Alice, would you be talking about the "Revier (German) or Search Square? English). You say 14 m x 14 m which makes me think it is as we have in our National Schutzhund Trials? The fact that you say he is "jumping over the line" makes me think he has air-scented the first object where the idea is to get the dog to systematically quarter the field and indicate the objects as he comes to them. Time: 10 minutes to retrieve all 3 objects. Here, in our trials if a dog air-scents an object and indicates or brings it, it's allowed but at our trial at the weekend, one dog retrieved all 3 objects in about 2 minutes and was not happy about systematically searching until the judge decides he's seen enough correct quartering.

In National Schutzhund there is a trail as well as square searching.

This isn't done in German Schutzhund or IPO where there is only a trail.


----------



## Alice Bezemer (Aug 4, 2010)

Gillian Schuler said:


> Alice, would you be talking about the "Revier (German) or Search Square? English). You say 14 m x 14 m which makes me think it is as we have in our National Schutzhund Trials? The fact that you say he is "jumping over the line" makes me think he has air-scented the first object where the idea is to get the dog to systematically quarter the field and indicate the objects as he comes to them. Time: 10 minutes to retrieve all 3 objects. Here, in our trials if a dog air-scents an object and indicates or brings it, it's allowed but at our trial at the weekend, one dog retrieved all 3 objects in about 2 minutes and was not happy about systematically searching until the judge decides he's seen enough correct quartering.
> 
> In National Schutzhund there is a trail as well as square searching.
> 
> This isn't done in German Schutzhund or IPO where there is only a trail.


I have to run out and do some work with Robbie but when i get back ill get try and explain exactly what KNPV does and where most of the problems come into play and what the rules are for us


----------



## Gillian Schuler (Apr 12, 2008)

Alice, you don't have to explain the whole KNPV, maybe just the tracking square which I think it must be, i.e. 14 m x 14 m. That is no trail!!


----------



## Thomas Barriano (Mar 27, 2006)

Gillian Schuler said:


> Alice, would you be talking about the "Revier (German) or Search Square? English). You say 14 m x 14 m which makes me think it is as we have in our National Schutzhund Trials? The fact that you say he is "jumping over the line" makes me think he has air-scented the first object where the idea is to get the dog to systematically quarter the field and indicate the objects as he comes to them. Time: 10 minutes to retrieve all 3 objects. Here, in our trials if a dog air-scents an object and indicates or brings it, it's allowed but at our trial at the weekend, one dog retrieved all 3 objects in about 2 minutes and was not happy about systematically searching until the judge decides he's seen enough correct quartering.

-*-

Actions to take
• a. Name every forum poster whose name appears as a post header in the forum thread.
• b. Replace "curved clay tile" with "roof tile" in the listing, from the line holding "How far are" through the end of the listing, inclusive. Return only those lines, with nothing else changed.
The listing that follows is unrelated to the forum thread.

(Dataset excerpt)

-*-

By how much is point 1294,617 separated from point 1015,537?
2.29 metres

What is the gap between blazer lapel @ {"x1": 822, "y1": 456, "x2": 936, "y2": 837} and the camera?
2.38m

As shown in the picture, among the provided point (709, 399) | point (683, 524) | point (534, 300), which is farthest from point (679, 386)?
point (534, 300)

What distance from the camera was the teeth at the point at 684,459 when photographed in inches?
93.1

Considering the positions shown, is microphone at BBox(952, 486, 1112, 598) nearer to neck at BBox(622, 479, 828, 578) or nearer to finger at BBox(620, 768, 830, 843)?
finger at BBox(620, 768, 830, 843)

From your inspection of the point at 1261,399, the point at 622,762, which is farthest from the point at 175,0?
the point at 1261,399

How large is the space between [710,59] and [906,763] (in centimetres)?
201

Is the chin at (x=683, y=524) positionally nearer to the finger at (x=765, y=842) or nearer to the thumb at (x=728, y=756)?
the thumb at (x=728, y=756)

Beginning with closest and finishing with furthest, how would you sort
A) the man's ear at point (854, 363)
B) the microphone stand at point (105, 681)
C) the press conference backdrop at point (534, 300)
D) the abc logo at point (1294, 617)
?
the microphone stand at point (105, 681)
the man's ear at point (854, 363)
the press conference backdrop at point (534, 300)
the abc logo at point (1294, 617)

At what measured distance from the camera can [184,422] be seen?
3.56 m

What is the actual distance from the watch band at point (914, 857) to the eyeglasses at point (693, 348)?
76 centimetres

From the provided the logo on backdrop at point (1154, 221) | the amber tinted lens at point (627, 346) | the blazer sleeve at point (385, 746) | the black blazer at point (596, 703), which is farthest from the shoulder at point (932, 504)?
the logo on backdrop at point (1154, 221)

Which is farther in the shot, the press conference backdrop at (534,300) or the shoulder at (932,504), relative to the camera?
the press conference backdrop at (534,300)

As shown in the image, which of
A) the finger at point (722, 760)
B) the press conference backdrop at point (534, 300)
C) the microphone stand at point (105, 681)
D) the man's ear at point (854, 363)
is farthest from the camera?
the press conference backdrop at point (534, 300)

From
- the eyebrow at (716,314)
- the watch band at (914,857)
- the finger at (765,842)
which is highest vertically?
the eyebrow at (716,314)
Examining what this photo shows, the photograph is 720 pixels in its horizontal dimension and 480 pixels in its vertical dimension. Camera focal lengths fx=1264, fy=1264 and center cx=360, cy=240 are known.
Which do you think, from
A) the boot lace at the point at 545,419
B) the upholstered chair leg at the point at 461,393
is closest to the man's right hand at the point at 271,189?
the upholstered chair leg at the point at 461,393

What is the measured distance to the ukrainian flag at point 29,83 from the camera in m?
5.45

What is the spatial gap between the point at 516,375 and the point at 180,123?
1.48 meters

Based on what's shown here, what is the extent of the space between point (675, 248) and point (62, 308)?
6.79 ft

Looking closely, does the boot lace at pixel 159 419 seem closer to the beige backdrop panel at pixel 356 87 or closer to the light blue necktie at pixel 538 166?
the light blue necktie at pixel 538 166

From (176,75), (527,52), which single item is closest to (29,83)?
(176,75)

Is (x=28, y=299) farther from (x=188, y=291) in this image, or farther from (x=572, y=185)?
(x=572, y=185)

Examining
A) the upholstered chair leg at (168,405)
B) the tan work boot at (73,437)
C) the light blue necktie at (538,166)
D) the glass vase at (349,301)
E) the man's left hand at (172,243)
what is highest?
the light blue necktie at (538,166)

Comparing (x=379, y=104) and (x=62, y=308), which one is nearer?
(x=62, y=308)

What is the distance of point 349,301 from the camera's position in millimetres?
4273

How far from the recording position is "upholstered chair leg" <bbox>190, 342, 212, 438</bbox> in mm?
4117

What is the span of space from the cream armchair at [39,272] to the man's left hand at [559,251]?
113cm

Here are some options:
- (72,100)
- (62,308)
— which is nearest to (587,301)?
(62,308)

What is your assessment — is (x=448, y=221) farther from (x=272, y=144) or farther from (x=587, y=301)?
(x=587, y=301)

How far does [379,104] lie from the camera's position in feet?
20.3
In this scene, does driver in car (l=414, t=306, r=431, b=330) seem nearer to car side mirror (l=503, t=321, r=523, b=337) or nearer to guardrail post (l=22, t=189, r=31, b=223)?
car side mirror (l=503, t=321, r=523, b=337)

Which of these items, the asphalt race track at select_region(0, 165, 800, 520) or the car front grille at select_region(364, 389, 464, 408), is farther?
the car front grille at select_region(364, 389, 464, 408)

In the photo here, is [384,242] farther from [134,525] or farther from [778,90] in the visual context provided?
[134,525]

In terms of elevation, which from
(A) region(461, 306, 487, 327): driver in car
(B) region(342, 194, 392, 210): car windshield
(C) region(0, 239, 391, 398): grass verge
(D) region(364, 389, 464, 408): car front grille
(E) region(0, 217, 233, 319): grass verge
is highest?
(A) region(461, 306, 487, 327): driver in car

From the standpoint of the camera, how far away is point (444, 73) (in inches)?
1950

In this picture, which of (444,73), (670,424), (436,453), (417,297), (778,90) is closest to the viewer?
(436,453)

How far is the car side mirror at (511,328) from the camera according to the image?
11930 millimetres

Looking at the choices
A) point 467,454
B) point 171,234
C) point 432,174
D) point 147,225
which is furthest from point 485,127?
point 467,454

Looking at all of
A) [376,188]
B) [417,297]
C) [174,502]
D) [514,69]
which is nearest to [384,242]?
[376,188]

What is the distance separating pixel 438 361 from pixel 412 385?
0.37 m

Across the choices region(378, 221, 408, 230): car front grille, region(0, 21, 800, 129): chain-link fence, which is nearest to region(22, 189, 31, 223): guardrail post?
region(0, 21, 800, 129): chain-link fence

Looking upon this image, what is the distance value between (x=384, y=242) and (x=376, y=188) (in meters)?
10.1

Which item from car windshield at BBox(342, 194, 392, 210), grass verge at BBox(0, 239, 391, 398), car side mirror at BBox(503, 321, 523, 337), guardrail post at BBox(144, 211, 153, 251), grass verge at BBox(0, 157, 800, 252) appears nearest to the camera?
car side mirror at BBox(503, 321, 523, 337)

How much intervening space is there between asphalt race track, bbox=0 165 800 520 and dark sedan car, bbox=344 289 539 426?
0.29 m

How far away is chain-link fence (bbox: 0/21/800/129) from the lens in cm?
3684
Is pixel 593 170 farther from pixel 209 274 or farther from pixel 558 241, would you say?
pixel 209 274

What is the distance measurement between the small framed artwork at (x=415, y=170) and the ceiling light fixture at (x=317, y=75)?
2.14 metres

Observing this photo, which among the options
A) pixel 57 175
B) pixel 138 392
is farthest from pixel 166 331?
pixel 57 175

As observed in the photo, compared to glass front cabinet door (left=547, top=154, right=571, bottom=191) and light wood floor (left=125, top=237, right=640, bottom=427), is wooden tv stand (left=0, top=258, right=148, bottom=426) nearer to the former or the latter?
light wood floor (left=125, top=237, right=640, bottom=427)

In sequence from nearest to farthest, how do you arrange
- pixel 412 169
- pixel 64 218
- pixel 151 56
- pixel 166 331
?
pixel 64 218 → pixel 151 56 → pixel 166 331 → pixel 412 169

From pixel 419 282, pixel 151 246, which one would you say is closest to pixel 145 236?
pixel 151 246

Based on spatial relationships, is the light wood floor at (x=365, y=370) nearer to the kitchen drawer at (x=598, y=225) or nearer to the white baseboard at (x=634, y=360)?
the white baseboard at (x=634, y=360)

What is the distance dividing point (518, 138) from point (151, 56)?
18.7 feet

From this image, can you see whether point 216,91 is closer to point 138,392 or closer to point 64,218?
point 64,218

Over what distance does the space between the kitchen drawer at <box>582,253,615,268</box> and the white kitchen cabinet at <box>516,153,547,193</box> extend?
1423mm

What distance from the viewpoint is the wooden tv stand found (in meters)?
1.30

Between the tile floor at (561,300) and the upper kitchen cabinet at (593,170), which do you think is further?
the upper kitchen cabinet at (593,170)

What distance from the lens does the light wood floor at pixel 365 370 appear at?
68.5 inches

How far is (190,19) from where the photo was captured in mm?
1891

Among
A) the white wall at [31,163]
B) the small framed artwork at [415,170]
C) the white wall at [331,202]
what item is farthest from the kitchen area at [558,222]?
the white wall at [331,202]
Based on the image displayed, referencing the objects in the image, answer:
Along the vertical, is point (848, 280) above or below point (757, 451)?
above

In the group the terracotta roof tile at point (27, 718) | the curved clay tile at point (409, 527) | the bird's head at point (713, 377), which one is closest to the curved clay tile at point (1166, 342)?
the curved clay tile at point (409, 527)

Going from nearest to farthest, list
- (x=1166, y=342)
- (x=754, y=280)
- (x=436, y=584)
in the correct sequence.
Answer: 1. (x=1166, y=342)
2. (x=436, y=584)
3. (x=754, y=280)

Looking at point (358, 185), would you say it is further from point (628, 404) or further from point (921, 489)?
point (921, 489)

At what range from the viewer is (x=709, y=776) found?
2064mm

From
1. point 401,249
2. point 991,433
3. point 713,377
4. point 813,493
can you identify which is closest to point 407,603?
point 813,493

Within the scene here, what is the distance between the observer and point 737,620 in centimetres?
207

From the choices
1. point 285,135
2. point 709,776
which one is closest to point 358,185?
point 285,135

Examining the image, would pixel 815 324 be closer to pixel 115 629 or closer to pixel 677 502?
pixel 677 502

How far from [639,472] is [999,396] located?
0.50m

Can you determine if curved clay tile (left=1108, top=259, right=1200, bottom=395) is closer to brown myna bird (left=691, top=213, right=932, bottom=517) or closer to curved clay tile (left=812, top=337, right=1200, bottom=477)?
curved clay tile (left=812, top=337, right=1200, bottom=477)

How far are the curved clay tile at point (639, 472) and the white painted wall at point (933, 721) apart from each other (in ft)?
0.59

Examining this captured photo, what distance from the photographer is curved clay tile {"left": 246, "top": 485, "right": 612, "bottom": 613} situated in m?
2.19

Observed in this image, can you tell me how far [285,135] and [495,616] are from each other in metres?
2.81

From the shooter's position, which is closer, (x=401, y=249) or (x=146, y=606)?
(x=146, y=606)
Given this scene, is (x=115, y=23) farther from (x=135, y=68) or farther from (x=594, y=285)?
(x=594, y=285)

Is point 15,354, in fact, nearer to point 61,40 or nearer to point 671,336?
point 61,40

-*-

Final results
• a. Alice Bezemer, Gillian Schuler, Thomas Barriano

• b.
How far are the roof tile at point (639, 472) and the white painted wall at point (933, 721) apart from each other (in ft)?
0.59

Examining this captured photo, what distance from the photographer is roof tile {"left": 246, "top": 485, "right": 612, "bottom": 613} situated in m?
2.19

Observed in this image, can you tell me how far [285,135] and [495,616] are from each other in metres?
2.81

From the shooter's position, which is closer, (x=401, y=249) or (x=146, y=606)?
(x=146, y=606)
Given this scene, is (x=115, y=23) farther from (x=135, y=68) or farther from (x=594, y=285)?
(x=594, y=285)

Is point 15,354, in fact, nearer to point 61,40 or nearer to point 671,336?
point 61,40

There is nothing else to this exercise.